-- Begin Material shown --

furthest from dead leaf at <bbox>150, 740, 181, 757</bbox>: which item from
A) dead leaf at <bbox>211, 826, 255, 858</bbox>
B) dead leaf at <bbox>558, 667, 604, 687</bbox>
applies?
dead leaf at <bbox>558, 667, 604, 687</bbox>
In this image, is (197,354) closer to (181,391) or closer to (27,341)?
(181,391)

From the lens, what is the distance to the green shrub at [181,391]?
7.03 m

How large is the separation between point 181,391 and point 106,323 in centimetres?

-- End Material shown --

* _Problem to solve_
Convert every line of the items into a Markdown table with the columns "No." and "Entry", one line per row, numbered in order and leaving out blank lines.

* _Expected answer_
| No. | Entry |
|---|---|
| 1 | furthest from dead leaf at <bbox>150, 740, 181, 757</bbox>: which item from |
| 2 | A) dead leaf at <bbox>211, 826, 255, 858</bbox> |
| 3 | B) dead leaf at <bbox>558, 667, 604, 687</bbox> |
| 4 | applies? |
| 5 | dead leaf at <bbox>558, 667, 604, 687</bbox> |
| 6 | In this image, is (197,354) closer to (181,391) or closer to (27,341)? |
| 7 | (181,391) |
| 8 | From the lens, what is the distance to the green shrub at [181,391]? |
| 9 | 7.03 m |
| 10 | How large is the separation between point 181,391 and point 106,323 in centimetres? |